··· Source excerpt ···

This briefing, based on travels along the Kyiv-controlled side of the line of separation in April-May 2016, focuses on the intermingling of civilians and military in front-line areas on the Ukrainian side. It also surveys the views and outlook of Ukrainian military officers stationed along the front line. The officers are younger and more confident than those encountered two years ago. But their opinions were bitingly critical of the country’s political and military leadership, including President Petro Poroshenko. The president and other top leaders would be well advised to pay more attention to the mood of what is in essence the next generation of Ukrainian military commanders. All officers interviewed described the Minsk process as dead and strongly supported the idea, floated by some leading politicians, to seal off the separatist enclaves for the foreseeable future – a policy move the international community should caution against in no uncertain terms. 

II. Home on the Front

A. Elusive Statistics

Government officials in Kyiv and in the east were unable to provide figures for the number of civilians still living in the many villages and settlements that are now part of the front line. Staff of the Agency for the Restoration of Donbas, the very theoretical government lead for work in the east, said they knew of no consolidated data. The Donetsk governor’s office, Donetsk police, internal affairs ministry and state statistical service, among others, were unable to provide up-to-date figures. 

Enquiries to local military or civil administrators in the combat zones yielded some estimates: 10,000 highly vulnerable in the Luhansk district of Popasna; 1,500 in the industrial town of Avdiivka, whose suburbs are part of the front line; a substantial portion of the population of Marinka, a small front-line town with a pre-war population of over 9,000; and 1,500 out of a village of 3,000 in a position close to Mariupol. The UN Humanitarian Response Plan for 2016 estimates the civilian population in Ukrainian-controlled front-line areas at 200,000. Other specialised international organisations feel this may be an overstatement. Given a pre-war population of approximately 230,000 in these areas of Luhansk and Donetsk, it seems reasonable to assume that the most at-risk population – those living in government-controlled areas where front-line military units are based, and which are frequently subject to attacks – number around 100,000. 

Crisis Group was not able to conduct research on the separatist side of the front, as access to much of the separatist-controlled territory is becoming increasingly difficult. However, earlier visits to the self-proclaimed People’s Republics and reports from major international organisations leave no doubt that the intermingling of civilians and military is also prevalent there.

There is no distinction between military positions and civilian dwellings in many front-line settlements. Combat units are embedded in villages, usually scattered in houses beside civilian dwellings. In Marinka, a town just beyond the western edge of Donetsk city, many civilians still live in Matrosova Street, once a quiet area of pleasant small houses and large gardens. Military units now occupy abandoned houses, and the beginning of the front line is marked by a heavy machine gun position on the street corner. Separatist positions are 150 metres or less away. During firefights, which usually happen at night and are frequent, casualties are evacuated along Matrosova and parallel streets. An officer who coordinated casualty evacuations noted that he preferred to use small passenger cars rather than ambulances, as those drew heavy incoming fire that left civilians “pretty scared”.

··· Data section ···

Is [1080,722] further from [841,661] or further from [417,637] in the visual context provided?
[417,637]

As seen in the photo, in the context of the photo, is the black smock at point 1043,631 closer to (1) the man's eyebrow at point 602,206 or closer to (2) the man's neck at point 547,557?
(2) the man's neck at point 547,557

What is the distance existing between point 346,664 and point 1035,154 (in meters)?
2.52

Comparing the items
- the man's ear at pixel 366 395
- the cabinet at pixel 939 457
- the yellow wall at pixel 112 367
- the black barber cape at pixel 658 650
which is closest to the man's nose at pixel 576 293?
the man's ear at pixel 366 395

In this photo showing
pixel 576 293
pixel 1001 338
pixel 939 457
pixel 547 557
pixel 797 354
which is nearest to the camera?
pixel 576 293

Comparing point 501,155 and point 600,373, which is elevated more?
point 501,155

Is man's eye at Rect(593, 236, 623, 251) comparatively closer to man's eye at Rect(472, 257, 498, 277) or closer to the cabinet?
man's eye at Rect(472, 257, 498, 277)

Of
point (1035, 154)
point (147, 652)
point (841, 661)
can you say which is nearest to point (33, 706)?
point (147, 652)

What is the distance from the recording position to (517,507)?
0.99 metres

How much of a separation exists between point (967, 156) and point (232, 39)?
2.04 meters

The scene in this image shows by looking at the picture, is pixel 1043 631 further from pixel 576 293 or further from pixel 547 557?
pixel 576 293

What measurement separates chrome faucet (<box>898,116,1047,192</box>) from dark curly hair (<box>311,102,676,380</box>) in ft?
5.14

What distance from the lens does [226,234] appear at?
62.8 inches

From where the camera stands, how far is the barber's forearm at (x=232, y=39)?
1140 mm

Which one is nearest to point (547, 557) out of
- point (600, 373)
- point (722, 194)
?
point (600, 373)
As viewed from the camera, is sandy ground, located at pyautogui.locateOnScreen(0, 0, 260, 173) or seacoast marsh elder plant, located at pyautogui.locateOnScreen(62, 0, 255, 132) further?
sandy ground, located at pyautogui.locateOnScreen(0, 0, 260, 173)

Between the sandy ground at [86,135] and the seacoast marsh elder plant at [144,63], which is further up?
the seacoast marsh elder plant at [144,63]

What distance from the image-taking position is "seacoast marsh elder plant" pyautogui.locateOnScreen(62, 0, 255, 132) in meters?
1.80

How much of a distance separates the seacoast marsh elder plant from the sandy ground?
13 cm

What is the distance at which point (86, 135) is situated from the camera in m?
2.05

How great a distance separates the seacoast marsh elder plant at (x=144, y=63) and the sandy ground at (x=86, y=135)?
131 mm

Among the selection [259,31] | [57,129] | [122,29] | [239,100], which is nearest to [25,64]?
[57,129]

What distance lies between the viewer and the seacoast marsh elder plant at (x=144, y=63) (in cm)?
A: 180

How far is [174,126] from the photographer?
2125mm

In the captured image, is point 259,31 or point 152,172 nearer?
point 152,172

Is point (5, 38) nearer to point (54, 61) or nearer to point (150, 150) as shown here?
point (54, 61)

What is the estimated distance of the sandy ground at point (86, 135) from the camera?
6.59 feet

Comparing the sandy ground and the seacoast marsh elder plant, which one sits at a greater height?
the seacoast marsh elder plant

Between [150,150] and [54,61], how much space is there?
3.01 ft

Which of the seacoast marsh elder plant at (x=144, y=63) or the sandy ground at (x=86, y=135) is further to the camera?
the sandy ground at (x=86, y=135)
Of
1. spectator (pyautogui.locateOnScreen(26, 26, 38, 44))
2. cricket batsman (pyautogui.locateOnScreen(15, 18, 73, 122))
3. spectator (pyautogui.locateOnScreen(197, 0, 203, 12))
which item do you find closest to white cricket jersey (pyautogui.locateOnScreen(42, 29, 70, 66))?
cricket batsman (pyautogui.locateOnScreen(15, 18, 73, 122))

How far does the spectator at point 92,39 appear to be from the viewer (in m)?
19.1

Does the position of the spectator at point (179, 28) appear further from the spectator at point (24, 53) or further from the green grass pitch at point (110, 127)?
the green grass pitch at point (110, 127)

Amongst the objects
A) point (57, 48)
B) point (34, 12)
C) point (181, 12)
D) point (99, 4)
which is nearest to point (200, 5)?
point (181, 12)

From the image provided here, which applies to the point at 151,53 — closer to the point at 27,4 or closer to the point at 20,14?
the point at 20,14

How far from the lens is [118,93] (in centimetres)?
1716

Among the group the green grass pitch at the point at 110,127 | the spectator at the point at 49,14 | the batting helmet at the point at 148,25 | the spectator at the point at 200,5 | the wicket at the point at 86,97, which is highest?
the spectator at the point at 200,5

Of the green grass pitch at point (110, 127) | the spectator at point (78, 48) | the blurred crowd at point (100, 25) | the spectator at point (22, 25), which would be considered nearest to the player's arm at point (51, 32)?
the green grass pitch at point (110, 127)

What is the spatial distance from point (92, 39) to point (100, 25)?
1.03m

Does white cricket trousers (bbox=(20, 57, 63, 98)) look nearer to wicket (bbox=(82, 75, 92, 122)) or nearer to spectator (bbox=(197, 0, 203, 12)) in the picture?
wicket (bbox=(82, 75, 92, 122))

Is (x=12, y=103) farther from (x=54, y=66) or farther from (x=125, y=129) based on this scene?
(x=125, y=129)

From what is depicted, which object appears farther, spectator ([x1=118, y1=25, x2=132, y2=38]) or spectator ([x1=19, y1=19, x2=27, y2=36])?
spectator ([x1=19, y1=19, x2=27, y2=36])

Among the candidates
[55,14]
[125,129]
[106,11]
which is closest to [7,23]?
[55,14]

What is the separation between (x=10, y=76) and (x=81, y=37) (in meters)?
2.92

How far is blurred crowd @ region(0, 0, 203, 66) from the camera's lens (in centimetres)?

···

→ **Given problem**: Continue the briefing on civilians and soldiers living side by side along Ukraine's front line, starting right after its final sentence, which ends with civilians being left "pretty scared".

→ **Result**:
In the hamlet of Zaitseve, military armour pokes out of the bushes, and visitors observed fresh craters from a 152mm howitzer and an 82mm mortar on the edge of a newly tilled vegetable plot. Local people said the shells had dropped short of a military position. On Kirova Street in Avdiivka, a Ukrainian military observation post is on high ground behind residents’ gardens. Just across the road, troops occupy houses, one of which had been seriously damaged in fighting a few weeks earlier. The front line is only 50 to 100 metres away. 

B. Those Who Stay

Those who remain in the front-line area usually have nowhere else to go or lack the means to leave. They are more likely women than men, are often pensioners and sometimes have to care for family members too infirm to leave. Moving requires considerably more financial outlay than pensioners can afford. A one-bedroom apartment in Kramatorsk, the temporary seat of the Ukrainian government’s Donetsk regional administration, costs approximately 1,500 hryvnia ($60) per month, about three quarters of a monthly pension. Utilities would add substantially to this. With schools closed or on the other side of the line and mines everywhere, families have usually left or sent children to relatives. Schools and health facilities in Horlivka, some 15km from the front, used to service a significant part of the area, but the large industrial town is now on the separatist side of the front, a strategic part of the defences of Donetsk city and frequently subject to shelling and attacks. 

Few if any civilian males of military age have stayed – not surprisingly given military suspicions that locals are separatist sympathisers (see below). Often one person, usually a woman, has remained to ensure that the family home is not sequestered by the military or damaged. The military takeover of temporarily uninhabited homes and other buildings seems ad hoc and arbitrary. In many places, the houses have become billets for small units or fire positions. As a soldier explained, a house is more comfortable to live in than a trench. In some places, residents have protested, usually with little success.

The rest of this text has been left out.